Wednesday, October 06, 2004

Sony's Vaio X: Like TiVo on Steroids

I have Tivo. One of my problems with it is let's say you have the sports package and you want to flip channels between all 7 NFL games on TV at 10 am PST on Sunday morning. My Tivo only has two tuners...so if you flip to a channel right after a team does something exciting (scores a TD), you can't rewind and watch what just happened because the tuner just switched over to that channel. you could record two of the games, but then you are limited to watching only those two games. With this new Sony computer/home entertainment PC, it can simultaneously record 7 things at once...meaning it has 7 tuners. Meaning I can rewind any game I want! That's the shiznit!To understand the Vaio X computer it's best to think of it as three things packed into one black, shiny box.
On one side it's a multimedia personal computer, with two 250GB hard drives and a television tuner. Users can do all the normal things they would with one of the company's Vaio computers including recording television programs from a single analog channel or, via an optional unit, a digital TV channel.
Also packed into its tower-PC sized case are two video server boards. Each unit contains three analog TV tuners and is connected to a 250GB hard drive.

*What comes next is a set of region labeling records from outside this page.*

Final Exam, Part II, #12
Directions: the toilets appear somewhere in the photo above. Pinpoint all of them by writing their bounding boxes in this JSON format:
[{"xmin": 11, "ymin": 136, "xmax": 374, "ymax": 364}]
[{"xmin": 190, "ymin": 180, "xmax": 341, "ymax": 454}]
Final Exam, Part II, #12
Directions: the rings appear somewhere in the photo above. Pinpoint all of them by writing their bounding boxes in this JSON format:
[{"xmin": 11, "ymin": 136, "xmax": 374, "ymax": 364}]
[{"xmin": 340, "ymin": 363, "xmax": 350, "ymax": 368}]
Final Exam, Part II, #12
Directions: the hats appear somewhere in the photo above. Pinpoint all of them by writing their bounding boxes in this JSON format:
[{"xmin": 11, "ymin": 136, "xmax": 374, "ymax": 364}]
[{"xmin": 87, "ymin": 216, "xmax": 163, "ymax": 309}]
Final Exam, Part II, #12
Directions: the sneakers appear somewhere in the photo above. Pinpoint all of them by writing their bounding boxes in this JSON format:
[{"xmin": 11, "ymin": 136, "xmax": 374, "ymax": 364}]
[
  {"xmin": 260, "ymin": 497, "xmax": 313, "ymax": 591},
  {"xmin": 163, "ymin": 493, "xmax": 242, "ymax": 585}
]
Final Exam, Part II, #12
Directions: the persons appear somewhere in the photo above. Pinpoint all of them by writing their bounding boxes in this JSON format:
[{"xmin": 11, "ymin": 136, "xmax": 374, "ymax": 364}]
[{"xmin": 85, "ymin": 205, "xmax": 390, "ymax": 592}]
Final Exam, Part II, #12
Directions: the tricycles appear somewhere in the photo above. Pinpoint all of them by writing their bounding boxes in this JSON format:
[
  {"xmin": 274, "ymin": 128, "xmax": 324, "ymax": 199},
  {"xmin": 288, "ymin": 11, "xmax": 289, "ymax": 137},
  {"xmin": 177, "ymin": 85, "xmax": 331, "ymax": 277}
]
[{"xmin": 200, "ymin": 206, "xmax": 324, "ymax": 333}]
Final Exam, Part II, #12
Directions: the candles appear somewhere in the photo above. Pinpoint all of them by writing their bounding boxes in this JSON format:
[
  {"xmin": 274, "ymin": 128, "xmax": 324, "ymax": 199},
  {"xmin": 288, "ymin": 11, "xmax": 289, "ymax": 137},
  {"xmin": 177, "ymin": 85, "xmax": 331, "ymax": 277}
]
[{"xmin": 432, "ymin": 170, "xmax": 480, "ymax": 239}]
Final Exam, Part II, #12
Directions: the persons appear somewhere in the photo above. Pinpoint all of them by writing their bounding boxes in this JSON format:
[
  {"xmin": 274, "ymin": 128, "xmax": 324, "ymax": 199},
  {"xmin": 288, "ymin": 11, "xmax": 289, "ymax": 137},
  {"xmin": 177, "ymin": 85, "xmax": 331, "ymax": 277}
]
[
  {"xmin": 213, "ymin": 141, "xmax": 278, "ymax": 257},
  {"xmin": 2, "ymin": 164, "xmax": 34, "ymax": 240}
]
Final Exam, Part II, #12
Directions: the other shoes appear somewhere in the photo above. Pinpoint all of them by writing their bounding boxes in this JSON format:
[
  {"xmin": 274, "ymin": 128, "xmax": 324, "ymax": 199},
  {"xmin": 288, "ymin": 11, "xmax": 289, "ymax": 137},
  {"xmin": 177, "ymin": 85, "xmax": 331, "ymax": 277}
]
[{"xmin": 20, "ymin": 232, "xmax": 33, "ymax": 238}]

The unit runs on the Micro iTron operating system and the interface with the rest of the PC is via an Ethernet port, says Junji Tsuyuki, a senior product producer at Sony's IT and mobile solutions network department.
The three analog tuners mean it's possible to record three channels at once and because there are two server boards this rises to six channels simultaneously, says Tsuyuki. With the tuner from the PC side of the device also added, a user can record seven channels at the same time although the focus of the device is continuous, simultaneous recording of six programs via the dual video servers.
Users can bring up a grid-like electronic programming guide screen that, instead of looking forward, contains the past few days of television. Then, at the press of a button, any program can be watched on demand--a function Sony likens to a time machine.